## [Задание 1]
Подсчитайте, в скольких строках записей встречается строка "paved", с учетом регистра. В ответе укажите только число.

-*-

Главнокомандующий, получив об этом подробное донесение, предложил князю Аргутинскому, войти с представлением о награде Уколова знаком отличия или унтер-офицерским званием. В команде вся убыль состояла из пяти убитых, включая и Дебашинского, четырех раненых и одного унтер-офицера и трех рядовых без вести пропавших.

Между тем, время для общей летней деятельности в прикаспийском крае быстро сближалось. Участие в ней, по [251] Высочайше утвержденному назначению главнокомандующего, должны были принять следующие войска: все двадцать батальонов 21-й пехотной дивизии (апшеронского, дагестанского, князя Варшавского и самурского полков), 3-й и 4-й батальоны мингрельского егерского полка, 4-й батальон кубанского егерского полка, 2-я и 4-я роты кавказского стрелкового батальона, две роты саперного батальона, драгунский наследного принца Виртембергского полк в десяти эскадронном составе, по две сотни №№ 22-го и 29-го полков, две сотни дагестанских всадников и двадцать две сотни милиции, подвижного запасного парка 21-й артиллерийской бригады двадцать зарядных ящиков, по два орудия от легкой № 1-го батареи кавказской гренадерской артиллерийской бригады, легкой № 6-го батареи 21-й артиллерийской бригады и легкой № 5-го 20-й артиллерийской бригады; по шесть орудий от горной № 4-го батареи 20-й артиллерийской бригады и горной № 6-го 21-й артиллерийской бригады; ракетная команда с двадцатью восемью станками. Независимо этого, для недальних движений внутри края предполагаюсь также взять и четыре орудия легкой № 5-го батареи 20-й артиллерийской бригады. Для бомбардирования укрепленных аулов назначалось без упряжи: два орудия легкой № 6-го батареи 21-й артиллерийской бригады, восемь двенадцатифунтовых пушек, четыре полупудовых единорога, шесть двухпудовых мортир и две двадцатичетырехфунтовые пушки. Все эти орудия, за исключением 24-х фунтовых медных пушек, находились в северном Дагестане. По окончании действий на р. Кара-Койсу, оба батальона мингрельского егерского полка должны были отправиться для работ на военно-ахтынскую дорогу, а батальон кубанского полка—в свою штаб-квартиру. Для потребностей всех этих войск назначен воловий транспорт северного Дагестана из двухсот повозок и черводарский вьючный транспорт в тысячу [252] триста вьюков. Снаряжение и довольствие, а равно распоряжения о всякого рода запасах, были предусмотрены до малейших подробностей и в итоге представляли массу всяких заготовлений (приложение I).

-*-

## [Задание 2]
Выведите без изменений отрывок из текста о войсках в прикаспийском крае, начиная со слов "Главнокомандующий, получив об" и до слов "без вести пропавших." включительно.

## [Фрагмент файла данных]

-*-

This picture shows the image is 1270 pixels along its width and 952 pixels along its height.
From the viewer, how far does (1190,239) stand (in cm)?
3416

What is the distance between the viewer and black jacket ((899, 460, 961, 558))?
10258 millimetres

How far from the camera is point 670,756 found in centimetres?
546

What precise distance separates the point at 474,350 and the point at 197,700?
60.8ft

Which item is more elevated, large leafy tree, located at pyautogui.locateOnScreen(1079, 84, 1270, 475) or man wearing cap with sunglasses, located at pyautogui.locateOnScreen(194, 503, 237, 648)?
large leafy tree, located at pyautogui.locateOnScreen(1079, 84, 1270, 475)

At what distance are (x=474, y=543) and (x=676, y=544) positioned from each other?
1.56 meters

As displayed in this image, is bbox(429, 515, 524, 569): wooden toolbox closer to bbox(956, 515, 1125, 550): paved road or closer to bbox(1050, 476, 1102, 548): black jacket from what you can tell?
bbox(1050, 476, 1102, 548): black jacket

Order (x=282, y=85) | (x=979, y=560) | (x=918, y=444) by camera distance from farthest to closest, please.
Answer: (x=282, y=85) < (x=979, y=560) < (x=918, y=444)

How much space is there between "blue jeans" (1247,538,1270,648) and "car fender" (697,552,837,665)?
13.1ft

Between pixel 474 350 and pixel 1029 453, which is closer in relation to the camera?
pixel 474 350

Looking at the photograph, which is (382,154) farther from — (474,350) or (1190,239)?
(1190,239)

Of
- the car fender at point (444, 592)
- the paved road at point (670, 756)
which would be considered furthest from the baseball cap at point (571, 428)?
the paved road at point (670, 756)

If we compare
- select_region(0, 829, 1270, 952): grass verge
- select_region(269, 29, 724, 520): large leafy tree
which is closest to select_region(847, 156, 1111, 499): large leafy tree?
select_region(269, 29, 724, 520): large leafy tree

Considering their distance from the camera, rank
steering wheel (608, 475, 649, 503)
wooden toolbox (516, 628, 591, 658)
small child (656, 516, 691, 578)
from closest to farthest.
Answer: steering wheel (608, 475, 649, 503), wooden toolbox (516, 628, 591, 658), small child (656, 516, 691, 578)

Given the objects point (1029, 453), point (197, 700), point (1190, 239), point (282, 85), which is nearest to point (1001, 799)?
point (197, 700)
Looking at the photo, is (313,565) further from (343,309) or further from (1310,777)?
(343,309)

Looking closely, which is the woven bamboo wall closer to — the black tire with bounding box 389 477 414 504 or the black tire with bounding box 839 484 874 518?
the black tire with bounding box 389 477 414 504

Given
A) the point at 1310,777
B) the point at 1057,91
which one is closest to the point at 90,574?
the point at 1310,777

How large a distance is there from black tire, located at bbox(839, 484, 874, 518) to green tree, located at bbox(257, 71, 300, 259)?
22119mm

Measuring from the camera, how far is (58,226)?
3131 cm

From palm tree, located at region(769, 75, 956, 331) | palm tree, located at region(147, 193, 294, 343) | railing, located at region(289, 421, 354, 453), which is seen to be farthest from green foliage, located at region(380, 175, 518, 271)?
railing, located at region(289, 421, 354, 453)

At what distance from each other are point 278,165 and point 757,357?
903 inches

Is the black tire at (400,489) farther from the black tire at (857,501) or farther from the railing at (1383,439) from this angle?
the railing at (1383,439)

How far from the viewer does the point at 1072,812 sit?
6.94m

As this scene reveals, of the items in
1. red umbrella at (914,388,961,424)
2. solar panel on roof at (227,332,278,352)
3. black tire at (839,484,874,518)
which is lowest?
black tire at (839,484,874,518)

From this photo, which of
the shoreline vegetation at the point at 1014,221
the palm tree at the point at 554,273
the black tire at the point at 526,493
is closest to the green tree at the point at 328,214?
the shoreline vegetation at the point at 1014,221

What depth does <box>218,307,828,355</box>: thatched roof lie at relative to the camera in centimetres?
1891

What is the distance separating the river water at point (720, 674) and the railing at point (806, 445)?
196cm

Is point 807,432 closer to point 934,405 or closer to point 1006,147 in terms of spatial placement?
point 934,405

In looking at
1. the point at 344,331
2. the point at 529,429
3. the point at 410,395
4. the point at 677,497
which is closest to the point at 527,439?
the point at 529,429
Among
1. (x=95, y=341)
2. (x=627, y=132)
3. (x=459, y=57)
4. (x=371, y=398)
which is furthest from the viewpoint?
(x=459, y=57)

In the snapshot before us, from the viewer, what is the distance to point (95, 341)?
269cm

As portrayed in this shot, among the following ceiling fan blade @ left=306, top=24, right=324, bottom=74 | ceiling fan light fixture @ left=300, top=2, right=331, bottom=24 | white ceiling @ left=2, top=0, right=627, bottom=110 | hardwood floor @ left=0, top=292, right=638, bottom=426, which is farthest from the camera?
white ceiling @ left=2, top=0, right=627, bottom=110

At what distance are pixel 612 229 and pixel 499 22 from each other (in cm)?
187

-*-

## [Ответ 1]
3

## [Ответ 2]
Главнокомандующий, получив об этом подробное донесение, предложил князю Аргутинскому, войти с представлением о награде Уколова знаком отличия или унтер-офицерским званием. В команде вся убыль состояла из пяти убитых, включая и Дебашинского, четырех раненых и одного унтер-офицера и трех рядовых без вести пропавших.